The community of this extended family was a very different setting from the soft green farms of England. Bands of Indians would frequently travel through the area. In general they were always friendly to the settlers, but they had the habit of entering a house without knocking and helping themselves to any food on the ranch that they needed without asking. However, they almost always returned such "borrowed" food in kind on a later visit. It is not clear just what other profession besides ranching Minnie's brother-in-law C.B. Wilson was engaged in that would keep him away for up to a week at a time. However, he did have the fastest team of sleek black horses in the area, and a fast light-weight wagon and frequently drove them at night. Charles Wilson was also an outspoken and avid Democrat in a solidly Republican state. About the time that the community was broken up by the building of the Blackfoot dam, the Wilsons were divorced and Minnie's mother, sister, and niece lived as a family unit until the death of Granny Dryden in 1913 in Shoshone, Idaho. (Some family gossip suggests that the divorce of C.B. and Lizzie Wilson may have been the result of a STD passed from C.B. to Lizzie.)   The following formal family portrait of George and Minnie's family was taken about the same time, before the move to Blackfoot.

                             Reay family                                            Constance
                              about 1898                                 Minnie, Alice, Annie, George
                                                                                      Jack (J.M.),  Dryden
 

IV. The Blackfoot years.

George and Minnie moved from their dry ranch in the hills to irrigated farming in Blackfoot, Idaho in 1903 when the flooding of their property by the reservoir forced the sale of the ranch.  Their son J.M. started his schooling in Blackfoot's newly constructed Irving School.  After a winter in a rented house they bought a 40 acre irrigated farm on the north side of Blackfoot (now a residential neighborhood) where they remained and actively farmed until  WWII.

In the 1890's Idaho's government was still in a primitive condition, even though Idaho had become a state.  For example, the births of George and Minnie's children were not registered, and no formal birth certificates were ever issued.  By the time of WWI when Alice, Dryden and Jack served in the armed forces it was difficult to prove their American birth.  To compensate for this, and to have some formal documentation to use in later years, their son Jack Reay obtained a letter from the doctor who attended his birth in Soda Springs in October 23, 1896, and had it notarized.

In 1936 George and Minnie decided to return to England to visit the family they had left 46 years earlier.

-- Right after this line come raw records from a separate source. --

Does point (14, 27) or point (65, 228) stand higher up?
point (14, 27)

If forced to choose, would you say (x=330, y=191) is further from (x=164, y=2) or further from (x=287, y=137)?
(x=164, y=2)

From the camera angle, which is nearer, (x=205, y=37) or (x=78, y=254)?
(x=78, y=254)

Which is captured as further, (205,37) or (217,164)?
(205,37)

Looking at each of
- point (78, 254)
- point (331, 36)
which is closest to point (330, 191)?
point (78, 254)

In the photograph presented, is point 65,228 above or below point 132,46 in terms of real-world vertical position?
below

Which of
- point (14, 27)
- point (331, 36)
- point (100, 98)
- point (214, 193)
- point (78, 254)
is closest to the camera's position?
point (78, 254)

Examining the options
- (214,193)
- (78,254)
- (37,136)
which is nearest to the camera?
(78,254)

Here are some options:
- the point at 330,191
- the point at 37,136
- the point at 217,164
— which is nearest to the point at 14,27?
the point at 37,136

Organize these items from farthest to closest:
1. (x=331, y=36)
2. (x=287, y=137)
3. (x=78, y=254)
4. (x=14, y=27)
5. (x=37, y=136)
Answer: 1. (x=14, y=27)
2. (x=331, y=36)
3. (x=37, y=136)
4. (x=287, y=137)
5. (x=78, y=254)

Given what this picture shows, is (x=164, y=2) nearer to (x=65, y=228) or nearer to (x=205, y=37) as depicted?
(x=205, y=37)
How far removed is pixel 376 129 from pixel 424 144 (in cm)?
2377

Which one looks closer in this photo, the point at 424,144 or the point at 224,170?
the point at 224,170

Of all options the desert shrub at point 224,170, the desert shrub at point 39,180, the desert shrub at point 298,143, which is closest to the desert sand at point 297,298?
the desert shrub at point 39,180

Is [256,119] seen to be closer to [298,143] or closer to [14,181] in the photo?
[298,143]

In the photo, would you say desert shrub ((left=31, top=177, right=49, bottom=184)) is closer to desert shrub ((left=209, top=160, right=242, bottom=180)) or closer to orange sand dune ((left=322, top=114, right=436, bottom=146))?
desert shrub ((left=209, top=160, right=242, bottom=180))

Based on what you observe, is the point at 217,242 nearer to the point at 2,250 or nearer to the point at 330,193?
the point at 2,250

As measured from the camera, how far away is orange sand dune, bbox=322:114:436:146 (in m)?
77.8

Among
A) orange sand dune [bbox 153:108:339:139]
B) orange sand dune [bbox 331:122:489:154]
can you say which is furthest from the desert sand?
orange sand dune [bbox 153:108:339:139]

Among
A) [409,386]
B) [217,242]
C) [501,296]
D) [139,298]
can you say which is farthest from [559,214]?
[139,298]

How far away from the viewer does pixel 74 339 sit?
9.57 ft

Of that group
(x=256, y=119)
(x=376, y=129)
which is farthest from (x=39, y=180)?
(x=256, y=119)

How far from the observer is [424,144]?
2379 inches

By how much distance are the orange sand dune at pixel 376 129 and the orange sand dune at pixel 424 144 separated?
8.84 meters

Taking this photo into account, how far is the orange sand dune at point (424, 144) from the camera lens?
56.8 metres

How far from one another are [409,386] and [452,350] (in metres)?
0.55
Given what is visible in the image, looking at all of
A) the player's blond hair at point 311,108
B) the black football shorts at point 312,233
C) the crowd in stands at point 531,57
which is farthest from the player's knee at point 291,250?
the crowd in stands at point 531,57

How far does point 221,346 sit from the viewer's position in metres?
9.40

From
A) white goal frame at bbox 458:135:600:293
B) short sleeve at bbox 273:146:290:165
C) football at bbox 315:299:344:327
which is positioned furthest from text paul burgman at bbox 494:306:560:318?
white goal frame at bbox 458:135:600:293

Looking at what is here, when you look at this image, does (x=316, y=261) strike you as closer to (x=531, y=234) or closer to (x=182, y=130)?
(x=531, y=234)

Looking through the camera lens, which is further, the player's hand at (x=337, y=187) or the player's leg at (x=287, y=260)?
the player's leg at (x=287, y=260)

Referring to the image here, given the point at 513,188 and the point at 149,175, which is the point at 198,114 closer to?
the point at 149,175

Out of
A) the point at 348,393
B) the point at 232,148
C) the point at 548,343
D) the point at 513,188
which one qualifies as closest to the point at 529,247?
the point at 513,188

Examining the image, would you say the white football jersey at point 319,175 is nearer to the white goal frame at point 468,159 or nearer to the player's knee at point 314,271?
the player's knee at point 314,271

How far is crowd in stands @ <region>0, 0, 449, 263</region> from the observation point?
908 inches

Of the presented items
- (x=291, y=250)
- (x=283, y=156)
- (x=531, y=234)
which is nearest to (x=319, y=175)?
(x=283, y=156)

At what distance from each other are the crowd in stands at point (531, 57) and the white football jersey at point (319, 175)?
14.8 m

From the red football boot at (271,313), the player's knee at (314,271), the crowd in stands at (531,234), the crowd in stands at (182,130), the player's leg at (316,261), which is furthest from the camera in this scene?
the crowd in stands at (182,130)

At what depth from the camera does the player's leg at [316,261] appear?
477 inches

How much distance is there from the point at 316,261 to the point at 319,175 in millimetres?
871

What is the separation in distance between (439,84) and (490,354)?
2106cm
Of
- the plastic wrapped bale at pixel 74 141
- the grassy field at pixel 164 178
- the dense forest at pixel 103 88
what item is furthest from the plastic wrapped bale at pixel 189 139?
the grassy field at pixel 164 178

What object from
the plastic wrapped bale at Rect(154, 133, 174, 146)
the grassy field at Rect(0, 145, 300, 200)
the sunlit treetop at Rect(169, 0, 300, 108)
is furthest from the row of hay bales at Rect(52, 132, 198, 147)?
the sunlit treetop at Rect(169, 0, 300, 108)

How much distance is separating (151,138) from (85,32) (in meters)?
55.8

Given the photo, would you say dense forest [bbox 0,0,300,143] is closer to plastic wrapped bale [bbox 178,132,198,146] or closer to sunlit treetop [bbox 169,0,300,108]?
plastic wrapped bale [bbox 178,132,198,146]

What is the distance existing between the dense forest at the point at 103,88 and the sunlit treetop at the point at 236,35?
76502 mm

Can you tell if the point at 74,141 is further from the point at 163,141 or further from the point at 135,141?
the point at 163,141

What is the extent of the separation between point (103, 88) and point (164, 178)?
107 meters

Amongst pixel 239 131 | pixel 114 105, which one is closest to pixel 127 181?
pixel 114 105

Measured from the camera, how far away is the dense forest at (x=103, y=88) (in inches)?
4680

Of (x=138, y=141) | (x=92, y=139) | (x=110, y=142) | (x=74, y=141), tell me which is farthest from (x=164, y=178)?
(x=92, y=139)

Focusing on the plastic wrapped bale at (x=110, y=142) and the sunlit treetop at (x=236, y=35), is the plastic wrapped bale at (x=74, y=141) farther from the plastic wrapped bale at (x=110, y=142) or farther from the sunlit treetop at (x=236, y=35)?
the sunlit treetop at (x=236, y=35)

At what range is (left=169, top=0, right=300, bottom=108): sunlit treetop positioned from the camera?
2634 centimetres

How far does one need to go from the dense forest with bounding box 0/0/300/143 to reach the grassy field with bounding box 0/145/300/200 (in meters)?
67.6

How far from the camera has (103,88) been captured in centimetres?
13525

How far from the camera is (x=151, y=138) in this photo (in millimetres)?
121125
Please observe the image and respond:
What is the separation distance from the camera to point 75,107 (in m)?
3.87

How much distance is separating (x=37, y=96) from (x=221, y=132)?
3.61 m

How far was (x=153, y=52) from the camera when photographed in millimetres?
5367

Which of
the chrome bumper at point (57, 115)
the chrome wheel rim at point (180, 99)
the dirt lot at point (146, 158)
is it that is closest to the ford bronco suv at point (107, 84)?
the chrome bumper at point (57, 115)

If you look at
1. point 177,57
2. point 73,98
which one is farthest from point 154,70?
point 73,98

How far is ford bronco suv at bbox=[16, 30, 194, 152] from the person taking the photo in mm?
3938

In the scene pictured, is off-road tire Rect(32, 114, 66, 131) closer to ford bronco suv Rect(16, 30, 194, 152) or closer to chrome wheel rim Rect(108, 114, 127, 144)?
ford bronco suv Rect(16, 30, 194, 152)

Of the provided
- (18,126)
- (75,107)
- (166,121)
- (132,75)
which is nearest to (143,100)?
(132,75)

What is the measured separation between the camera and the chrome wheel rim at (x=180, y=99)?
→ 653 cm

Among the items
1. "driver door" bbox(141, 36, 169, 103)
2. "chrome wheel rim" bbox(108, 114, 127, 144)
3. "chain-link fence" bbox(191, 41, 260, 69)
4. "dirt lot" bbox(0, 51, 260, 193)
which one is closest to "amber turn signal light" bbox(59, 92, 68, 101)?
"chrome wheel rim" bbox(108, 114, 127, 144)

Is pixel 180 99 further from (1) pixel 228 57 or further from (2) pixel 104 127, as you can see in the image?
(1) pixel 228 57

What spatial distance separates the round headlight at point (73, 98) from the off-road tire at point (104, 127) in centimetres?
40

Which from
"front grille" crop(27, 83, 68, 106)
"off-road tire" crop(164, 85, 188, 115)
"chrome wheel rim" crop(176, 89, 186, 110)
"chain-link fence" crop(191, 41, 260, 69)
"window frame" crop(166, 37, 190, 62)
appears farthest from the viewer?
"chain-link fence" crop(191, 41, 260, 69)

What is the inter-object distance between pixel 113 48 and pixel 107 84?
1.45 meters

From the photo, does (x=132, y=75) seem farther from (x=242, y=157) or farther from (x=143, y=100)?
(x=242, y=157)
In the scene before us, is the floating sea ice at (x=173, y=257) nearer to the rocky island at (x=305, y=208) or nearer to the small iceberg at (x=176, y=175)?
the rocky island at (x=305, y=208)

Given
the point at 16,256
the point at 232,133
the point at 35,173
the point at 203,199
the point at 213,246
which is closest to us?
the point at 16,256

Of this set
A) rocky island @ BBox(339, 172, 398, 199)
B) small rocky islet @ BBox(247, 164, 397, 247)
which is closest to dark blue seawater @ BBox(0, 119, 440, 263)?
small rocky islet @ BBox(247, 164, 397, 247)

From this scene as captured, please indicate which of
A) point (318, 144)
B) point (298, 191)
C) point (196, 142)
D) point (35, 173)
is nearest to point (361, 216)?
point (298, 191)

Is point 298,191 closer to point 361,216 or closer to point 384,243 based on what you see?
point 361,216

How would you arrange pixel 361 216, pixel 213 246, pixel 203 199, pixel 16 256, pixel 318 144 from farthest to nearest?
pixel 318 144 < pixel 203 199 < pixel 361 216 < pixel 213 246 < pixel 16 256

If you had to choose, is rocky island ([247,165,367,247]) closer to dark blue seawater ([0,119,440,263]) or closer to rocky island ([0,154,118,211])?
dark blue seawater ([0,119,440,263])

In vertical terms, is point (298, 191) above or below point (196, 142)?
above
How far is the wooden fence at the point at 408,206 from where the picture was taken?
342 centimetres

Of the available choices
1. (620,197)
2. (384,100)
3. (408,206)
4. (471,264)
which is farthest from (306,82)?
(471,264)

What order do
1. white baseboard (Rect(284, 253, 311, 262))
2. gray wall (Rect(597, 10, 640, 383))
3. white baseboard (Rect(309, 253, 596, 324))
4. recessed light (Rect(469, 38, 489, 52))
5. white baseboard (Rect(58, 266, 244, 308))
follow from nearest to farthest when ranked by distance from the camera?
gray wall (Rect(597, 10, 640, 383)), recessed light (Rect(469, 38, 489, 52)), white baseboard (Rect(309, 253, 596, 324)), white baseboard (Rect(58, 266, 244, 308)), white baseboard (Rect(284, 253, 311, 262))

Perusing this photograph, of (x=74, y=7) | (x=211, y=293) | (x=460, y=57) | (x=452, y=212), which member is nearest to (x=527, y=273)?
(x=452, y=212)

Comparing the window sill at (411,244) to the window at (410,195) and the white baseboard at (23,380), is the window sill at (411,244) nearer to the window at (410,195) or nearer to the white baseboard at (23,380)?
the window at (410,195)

To do so required a passport.   Even though they had voted regularly in local elections, they, like many immigrants of the time, had never taken out American citizenship.  The government therefore refused to issue them U.S. passports, and they had to write to the British consulate in San Francisco to obtain British passports for the trip.  The following picture was taken at that time.


                     George Reay (1856-1947)     Minie Reay (1861-1945)    [1936 photo]

George's and Minnie's health remained good well into their eighties. A family story asserts that George could jump a fence the height of his nose at the age 60, but as he grew older George's eyesight began to fail and forced him to stop farming.   After WWII Minnie and George moved to Salem, Oregon where they were cared for by their children Edgar and Annie until their deaths in 1947/45.
 
 

V. The children of George and Minnie Reay.

Minnie Reay was a refined and gracious lady all her life, and the contrasts between her education and training in England on one hand, and her wild surroundings in early Idaho on the other, carried over to her children as well. Minnie and George's oldest daughter Constance learned to ride and became well known as a crack shot with a rifle at an early age, but she always remained a refined, gracious lady who was very conscious of her English heritage and family relations. As soon as Constance could write she began a correspondence with her aunt Polly (George's sister) in England, that would last from the turn of the century until aunt Polly's death in the 1940s. The pictures above of George's parents and grandparents were due to Constance's request for them in 1922. After the death of aunt Polly in 1941 Constance began a regular correspondence with her cousin Marjory Robson (daughter of George's younger brother William) in Newcastle. This correspondence lasted until the 1970's and Constance's death. Since the 1970's the correspondence has continued primarily between John Reay of Bellingham, U.S.A and Maurice Reay of Bellingham, Northumbria (Marjory Robson's nephew). Constance was the family historian, a strongly opinionated matriarch,  a pharmacist by profession, and lived in Portland, Oregon. She left no children.
 

George and Minnie's second daughter, Annie, on the other hand, was a warm, generous and friendly woman who never looked back on her English heritage, and was an American in spirit as well as fact. She lived in Salem, Oregon as a widow for many years and also left no children.
 

The third daughter Alice was the first child born in America. She was a nurse during WWI, was widowed twice, lived in Salt Lake City with her first husband, John Sullivan, and in San Diego with her second husband. Interestingly she chose to be buried  in Blackfoot, Idaho where she was raised. She had no children.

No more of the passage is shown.